• [Quoted passage]
- Opening Delimiter -
The Biblical Case for Having Children
This case should not have to be made, but given the secular captivity of the church on this issue, it must be. There are only three express commands to have children in the Bible, the first in Genesis 1 from a passage most Christians are familiar with, but unfortunately ignore:

28 God blessed them and said to them, “Be fruitful and increase in number; fill the earth and subdue it. Rule over the fish in the sea and the birds in the sky and over every living creature that moves on the ground.”

I recently did a post on the Dominion Mandate, so I won’t repeat what I said there, but this command was not abrogated after the fall, or after Christ. This is the NIV, and other versions translate it as, “Be fruitful and multiply.” After the flood and before God’s covenant promise in the rainbow to Noah and his sons, he twice commanded them, “Be fruitful and increase in number and fill the earth” (Gen. 9:1), and “As for you, be fruitful and increase in number; multiply on the earth and increase upon it” (Gen. 9:7). The only other place where a command to have children is found is to the exiles in Babylon (Jer. 29:6):

Marry and have sons and daughters; find wives for your sons and give your daughters in marriage, so that they too may have sons and daughters. Increase in number there; do not decrease.
- Closing Delimiter -
• [Brief 1]
Answer these questions about the text on having children, one line each:
(a) How many express commands to have children does the text say the Bible contains?
(b) Which Bible version is the Genesis 1 verse quoted from?
(c) To whom was the command in Jeremiah 29:6 given?
• [Brief 2] Quote the text on having children word for word, starting at the words "Marry and have" and ending after "do not decrease.".
These records have no connection to the text about having children.

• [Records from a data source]
- Opening Delimiter -
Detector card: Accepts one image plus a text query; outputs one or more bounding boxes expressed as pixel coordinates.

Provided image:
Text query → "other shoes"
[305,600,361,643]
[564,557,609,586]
- Closing Delimiter -
- Opening Delimiter -
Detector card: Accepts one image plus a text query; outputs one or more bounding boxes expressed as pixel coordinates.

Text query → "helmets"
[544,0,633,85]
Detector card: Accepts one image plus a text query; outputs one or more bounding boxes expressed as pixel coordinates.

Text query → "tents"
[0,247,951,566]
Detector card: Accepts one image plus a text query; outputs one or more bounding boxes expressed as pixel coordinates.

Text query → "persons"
- Closing Delimiter -
• [Problem solution 1]
(a) Three
(b) The NIV
(c) The exiles in Babylon

• [Problem solution 2]
Marry and have sons and daughters; find wives for your sons and give your daughters in marriage, so that they too may have sons and daughters. Increase in number there; do not decrease.